The authors write: “As connectivity becomes prevalent, the question will likely switch from quantifying the value-added by broadband to focus on the disadvantage of not being connected. Indeed, many businesses and individuals would choose not to locate in an area where a reliable connection is unavailable.”

The Political Economy of the U.S. Department of Agriculture Rural Business-Cooperative Service
Josh Matti. Economic Development Quarterly, April 2019.

The study: The author uses data on grants and loans made from 2006 to 2014, across the 40 states where they were disbursed, to explore whether rural development funding through the Rural Business-Cooperative Service reaches those areas and business most in need — and how members of Congress on influential agricultural committees affect which areas get federal money.

The findings: Each state receives about $1.1 million in funding, on average, via the Rural Business-Cooperative Service, the author finds. Each senator on the overall federal budget appropriations committee is associated with an additional $1.1 million, on average, in rural development funding for the state they represent — a 100% increase. Each member of Congress on House or Senate agricultural committees is associated with a 50% funding increase, on average, the author finds.
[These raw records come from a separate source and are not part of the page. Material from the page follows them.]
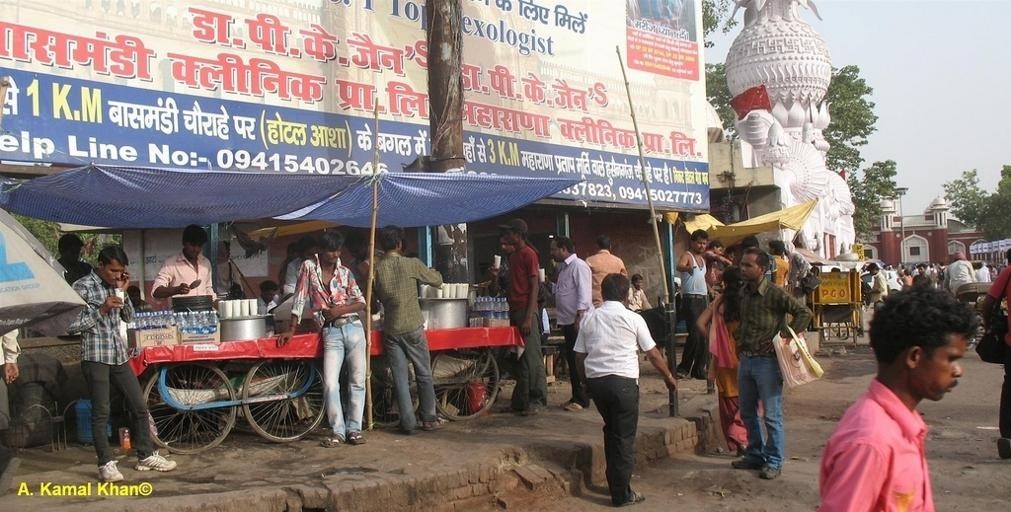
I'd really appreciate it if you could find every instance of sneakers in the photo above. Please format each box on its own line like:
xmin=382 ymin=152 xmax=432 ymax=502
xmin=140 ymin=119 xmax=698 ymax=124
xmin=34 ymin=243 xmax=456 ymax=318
xmin=97 ymin=458 xmax=124 ymax=483
xmin=423 ymin=416 xmax=449 ymax=431
xmin=732 ymin=455 xmax=759 ymax=471
xmin=521 ymin=403 xmax=548 ymax=416
xmin=400 ymin=422 xmax=419 ymax=434
xmin=758 ymin=462 xmax=783 ymax=480
xmin=622 ymin=491 xmax=646 ymax=506
xmin=561 ymin=400 xmax=574 ymax=408
xmin=997 ymin=436 xmax=1011 ymax=459
xmin=136 ymin=454 xmax=177 ymax=473
xmin=565 ymin=402 xmax=589 ymax=411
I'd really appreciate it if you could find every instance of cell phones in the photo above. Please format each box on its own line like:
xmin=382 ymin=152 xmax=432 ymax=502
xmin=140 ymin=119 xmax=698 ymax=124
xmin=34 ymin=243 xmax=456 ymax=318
xmin=122 ymin=273 xmax=126 ymax=280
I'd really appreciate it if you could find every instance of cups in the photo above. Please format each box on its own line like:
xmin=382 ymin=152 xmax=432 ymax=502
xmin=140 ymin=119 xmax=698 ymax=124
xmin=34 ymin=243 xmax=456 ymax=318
xmin=218 ymin=298 xmax=259 ymax=319
xmin=539 ymin=268 xmax=545 ymax=283
xmin=494 ymin=255 xmax=502 ymax=269
xmin=114 ymin=288 xmax=125 ymax=308
xmin=419 ymin=282 xmax=468 ymax=299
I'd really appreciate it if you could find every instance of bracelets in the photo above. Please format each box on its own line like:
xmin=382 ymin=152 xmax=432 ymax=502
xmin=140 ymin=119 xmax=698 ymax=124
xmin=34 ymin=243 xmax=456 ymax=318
xmin=289 ymin=325 xmax=297 ymax=329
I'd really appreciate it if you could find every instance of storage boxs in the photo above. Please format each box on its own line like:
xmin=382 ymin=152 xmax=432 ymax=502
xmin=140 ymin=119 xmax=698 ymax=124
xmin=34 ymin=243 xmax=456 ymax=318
xmin=179 ymin=323 xmax=220 ymax=346
xmin=127 ymin=325 xmax=179 ymax=347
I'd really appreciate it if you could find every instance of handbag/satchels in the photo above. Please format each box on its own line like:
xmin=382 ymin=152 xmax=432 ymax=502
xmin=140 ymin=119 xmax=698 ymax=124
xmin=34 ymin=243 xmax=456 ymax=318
xmin=976 ymin=326 xmax=1006 ymax=365
xmin=799 ymin=272 xmax=822 ymax=293
xmin=771 ymin=326 xmax=826 ymax=389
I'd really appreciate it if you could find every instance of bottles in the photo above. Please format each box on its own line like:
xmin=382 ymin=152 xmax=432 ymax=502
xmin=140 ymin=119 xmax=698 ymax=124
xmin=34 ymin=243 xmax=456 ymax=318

The author uses the phrase “Congressional dominance,” which originated in a 1983 paper on the Federal Trade Commission, to describe the relationship between rural development and having a member of Congress in a position to influence funding.

The author writes: “The results indicate that factors that are supposed to determine the allocation of funding do not. Congressional dominance is a plausible mechanism helping to explain why federal rural development funds do not always reach the areas of greatest need.”